Classes can define methods with special names to do all sorts of
dynamic things, from operator overloading to custom properties and
more.  Some of these dynamic features are available in JavaScript, and
some aren't.  You can read about tehm more in the Python Reference
Manual's section on `special method names`_.

.. _`special method names`: http://docs.python.org/ref/specialnames.html

Exceptions
==========

They work as expected, and there's a number of `built-in ones`_.

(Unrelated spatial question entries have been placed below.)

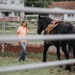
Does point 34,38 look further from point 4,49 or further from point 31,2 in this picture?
point 31,2

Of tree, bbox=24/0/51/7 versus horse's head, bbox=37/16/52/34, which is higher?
horse's head, bbox=37/16/52/34

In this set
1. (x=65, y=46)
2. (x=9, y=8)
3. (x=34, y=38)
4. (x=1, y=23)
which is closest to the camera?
(x=9, y=8)

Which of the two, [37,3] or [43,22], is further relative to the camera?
[37,3]

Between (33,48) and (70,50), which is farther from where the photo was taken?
(33,48)

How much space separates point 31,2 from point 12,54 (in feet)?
154

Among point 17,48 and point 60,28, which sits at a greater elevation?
point 60,28

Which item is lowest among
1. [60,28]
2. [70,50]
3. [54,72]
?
[54,72]

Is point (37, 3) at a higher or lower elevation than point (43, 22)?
lower

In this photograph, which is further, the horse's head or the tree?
the tree

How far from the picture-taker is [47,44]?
10.4 m

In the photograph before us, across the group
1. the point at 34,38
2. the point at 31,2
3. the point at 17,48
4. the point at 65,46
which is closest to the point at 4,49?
the point at 17,48

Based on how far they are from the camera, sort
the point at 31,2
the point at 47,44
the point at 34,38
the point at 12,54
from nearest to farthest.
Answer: the point at 34,38 → the point at 47,44 → the point at 12,54 → the point at 31,2

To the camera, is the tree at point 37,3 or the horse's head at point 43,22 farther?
the tree at point 37,3

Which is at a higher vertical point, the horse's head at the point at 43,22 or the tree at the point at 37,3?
the horse's head at the point at 43,22
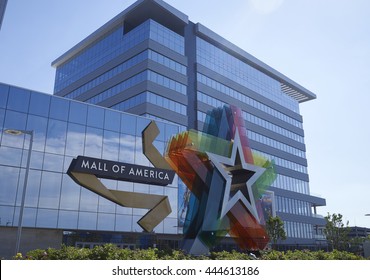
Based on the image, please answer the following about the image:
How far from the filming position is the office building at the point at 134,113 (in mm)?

Python prefers the term ``raise`` to JavaScript's ``throw``, and
``except`` to JavaScript's ``catch``.  Given this, the following
code is fairly self-explanatory:

    >>> try:
    ...     raise Exception("Oof")
    ... except Exception, e:
    ...     print "Caught an exception: %s" % e
    Caught an exception: Oof

.. _`built-in ones`: http://docs.python.org/lib/module-exceptions.html

Coding Style
============

Python has a coding convention that's generally been embraced
throughout the community; almost all libraries use it.  It's contained
in `PEP 8`_.

.. _`PEP 8`: http://www.python.org/dev/peps/pep-0008

Documentation Testing
=====================

One of the most useful features of Python is one of its standard
library modules.  The `doctest`_ module allows you to test
interactive interpreter excerpts embedded either in the docstrings of
your Python code or separate files to verify their correctness.  It's
an excellent way to turn your documentation into your unit tests, and
it's also how the document you're reading right now is tested for
accuracy.

.. _`doctest`: http://docs.python.org/lib/module-doctest.html

TODOs
=====

TODO: Mention TinyPy.

TODO: Link to instructions on how to make your own modules, packages,
etc.

TODO: Mention generators, generator comprehensions/expressions, array
comprehensions, other stuff lifted from Python by JS.